La Palabra del Domingo - 9 de febrero de 2020
Mt 5, 13-16
“13 Vosotros sois la sal de la tierra. Mas si la sal se desvirtúa, ¿con qué se la salará? Ya no sirve para nada más que para ser tirada afuera y pisoteada por los hombres. 14 Vosotros sois la luz del mundo. No puede ocultarse una ciudad situada en la cima de un monte. 15 Ni tampoco se enciende una lámpara y la ponen debajo del celemín, sino sobre el candelero, para que alumbre a todos los que están en la casa. 16 Brille así vuestra luz delante de los hombres, para que vean vuestras buenas obras y glorifiquen a vuestro Padre que está en los cielos.”
COMENTARIO
Lo que somos y lo que podemos llegar a ser
Sal.
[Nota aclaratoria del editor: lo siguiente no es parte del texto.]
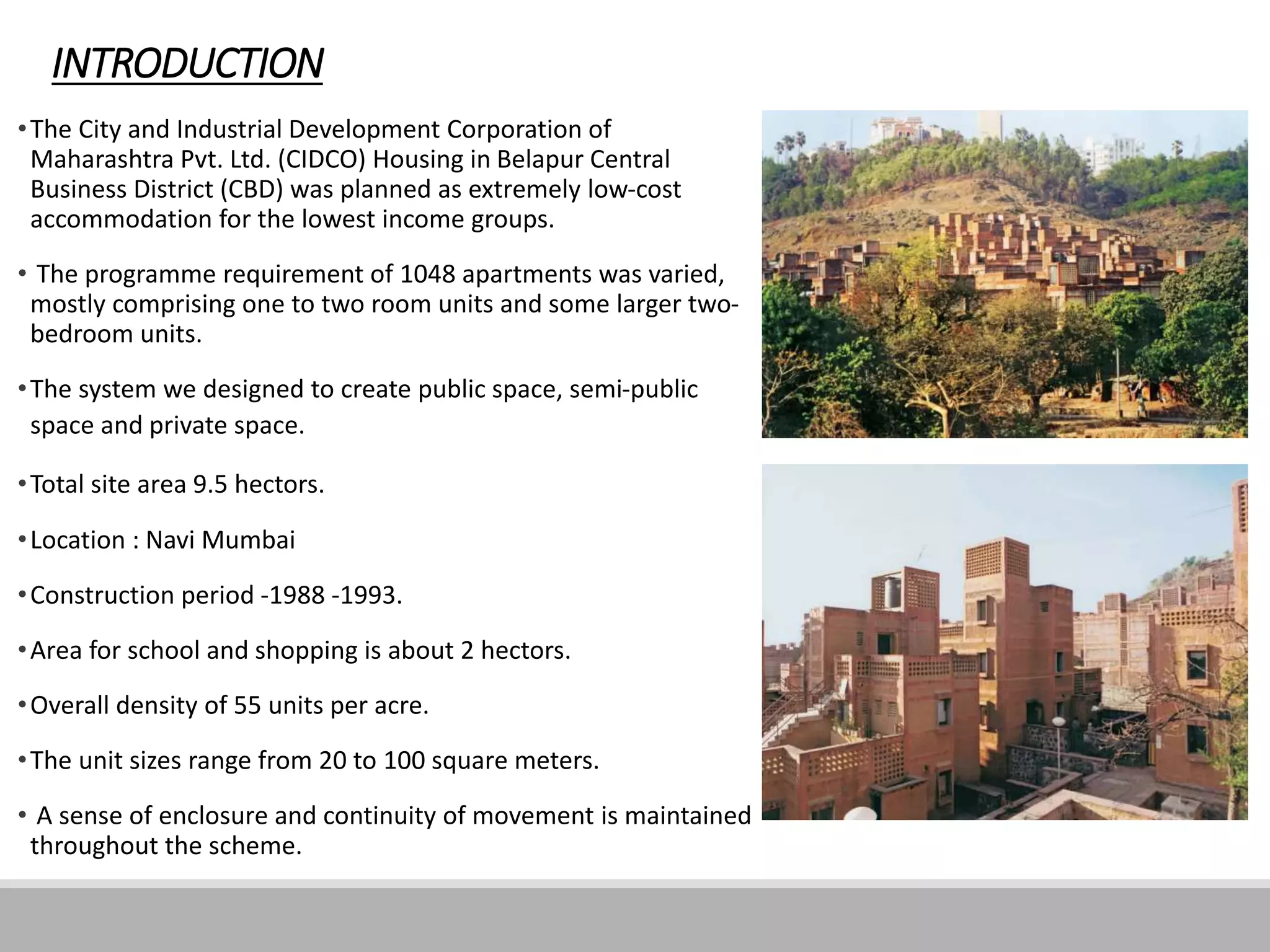 INTRODUCTION

• The City and Industrial Development Corporation of Maharashtra Pvt. Ltd. (CIDCO) Housing in Belapur Central Business District (CBD) was planned as extremely low-cost accommodation for the lowest income groups.

• The programme requirement of 1048 apartments was varied, mostly comprising one to two room units and some larger two-bedroom units.

• The system we designed to create public space, semi-public space and private space.

• Total site area 9.5 hectors.

• Location : Navi Mumbai

• Construction period -1988 -1993.

• Area for school and shopping is about 2 hectors.

• Overall density of 55 units per acre.

• The unit sizes range from 20 to 100 square meters.

• A sense of enclosure and continuity of movement is maintained throughout the scheme.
Luz. Celemín.
Con tales palabras define a la perfección Jesús qué somos pero, por desgracia, no lo que podemos ser o llegar a ser.
Es bien cierto que Jesús, cuando vino al mundo, cuando fue enviado por el Padre para que se cumplieran todas las sílabas de Su Ley, alimentó el corazón de aquellas personas que le escuchaban y supieron entender lo que decía y, ahora mismo, hace otro tanto con otros millones de personas.
Así, Jesucristo convirtió a sus discípulos en seres humanos que, como los demás, habían conocido al Mesías y, por tanto, no podían seguir actuando igual como, hasta entonces, habían actuado. Debían cambiar el corazón y pasarlo a tener de carne y no de piedra, ser misericordiosos, perdonar al ser ofendidos, etc.
Eso suponía que los discípulos de Cristo sólo podían ser sal y sólo podían ser luz. Y eso quería decir, en primer lugar, que debían ser, entre los sus prójimos, como el alimento espiritual que enriquece la existencia y la pone al servicio de Dios y del más cercano. Además, debían servir de faro, iluminar, en fin, el camino de todos aquellos que no encontraban la senda hacia el definitivo Reino de Dios. Ser, en suma, luz.
Es fácil, pues, entender, lo que quiere Jesús.